Ein Bild des Künstlers Kargar

Ein jüngerer Mann sitzt in einem Zimmer auf einem Bett und hält seinen Kopf. Der Kopf zeigt rechts zu einem fast ganz verdunkeltem Fenster, links befindet sich eine Tür. Aschenbecher, Flaschen, die vermutlich Alkohol enthielten und Bücher liegen auf dem Boden und auf einem kleinen Tisch herum. Wie bei einer Marionette hängt der jüngere Mann oder Junge an Fäden, die durch die geschlossene Tür abgeklemmt sind; ein Faden scheint abgetrennt zu sein und an der Wand direkt über der Tür zu enden; dort hängen sechs Zettel, die sicherlich Notizen enthalten. Dies ist die Szenerie.

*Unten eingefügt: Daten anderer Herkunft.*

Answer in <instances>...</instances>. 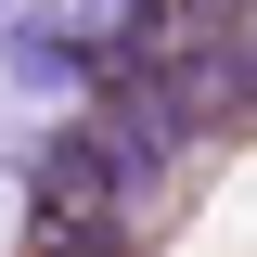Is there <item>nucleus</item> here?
<instances>
[{
	"mask_svg": "<svg viewBox=\"0 0 257 257\" xmlns=\"http://www.w3.org/2000/svg\"><path fill=\"white\" fill-rule=\"evenodd\" d=\"M116 180H128V142H116V128H64V142H39V206H52V219H64V206H103Z\"/></svg>",
	"mask_w": 257,
	"mask_h": 257,
	"instance_id": "nucleus-1",
	"label": "nucleus"
},
{
	"mask_svg": "<svg viewBox=\"0 0 257 257\" xmlns=\"http://www.w3.org/2000/svg\"><path fill=\"white\" fill-rule=\"evenodd\" d=\"M39 257H128V244H116V231L90 219V231H52V244H39Z\"/></svg>",
	"mask_w": 257,
	"mask_h": 257,
	"instance_id": "nucleus-2",
	"label": "nucleus"
}]
</instances>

Die Tür und das Fenster-Rollo sind braun, auf dem Bett eine grüne Decke, die Wände sind grau, der Junge trägt eine blaue Jeans und ein blaues Oberteil.

Der Junge ist anscheinend sportlich (eckige Kniescheiben) und hungert offenbar übertrieben, da seine Arme dürr sind, die Finger knöchern, eine Schale ist so leer, dass schon der Löffel sinnbildlich durch sie stößt.
Wenn man genau hinschaut, sieht man nicht nur einen Jungen, sondern mindestens zwei weitere Figuren, die in die Umrisse des Jungen gemalt sind: ein muskulöser Adonis mit griechischem Haarschmuck, ein junger Knabe mit Zipfelmütze (den man umso besser erkennt, wenn man das vorherige Bild des Malers kennt, denn es handelt sich um eine Bildserie), des Weiteren ahnt man eine dritte, monströse Gestalt, die das „Figurengebilde“ zusammen zu halten scheint.
Der Kopf, den der Junge in beiden Händen hält, ist zu weit von Körper gemalt; offenbar soll hier die Trennung von Körper und Geist, eine Vergeistigung, angedeutet werden.
Die ganze Szenerie stellt wohl einen Jugendlichen in der Pubertät dar, die er mit Alkohol, Zigaretten und Büchern „auskämpft“. Links unter der Tür liegen lauter Briefe, die eine Vernachlässigung sozialer Kontakte verdeutlichen.
Immerhin hat er es geschafft, die Fäden an denen wir alle hängen, zu entlasten oder ganz abzutrennen.

Daher ist meine These, dass es nicht nur um Pubertät geht, sondern um die Entgrenzung, die Befreiung von Fremdsteuerung, wie wir dieser mehr oder weniger alle ausgesetzt sind. Man kann dies als übertreiben bezeichnen, einigen wenigen wird dieses Bestreben aus eigener Jugendzeit bekannt vorkommen.

Dieses Bild ist wie schon gesagt eines aus einer Serie, die im engeren Sinne aus vier Aquarellen besteht. Hamid Kargar -der Künstler- hat dieses Bild des Pubertierenden ein zweites Mal detaillierter gemalt; diese zweite Version lag meiner Beschreibung zugrunde.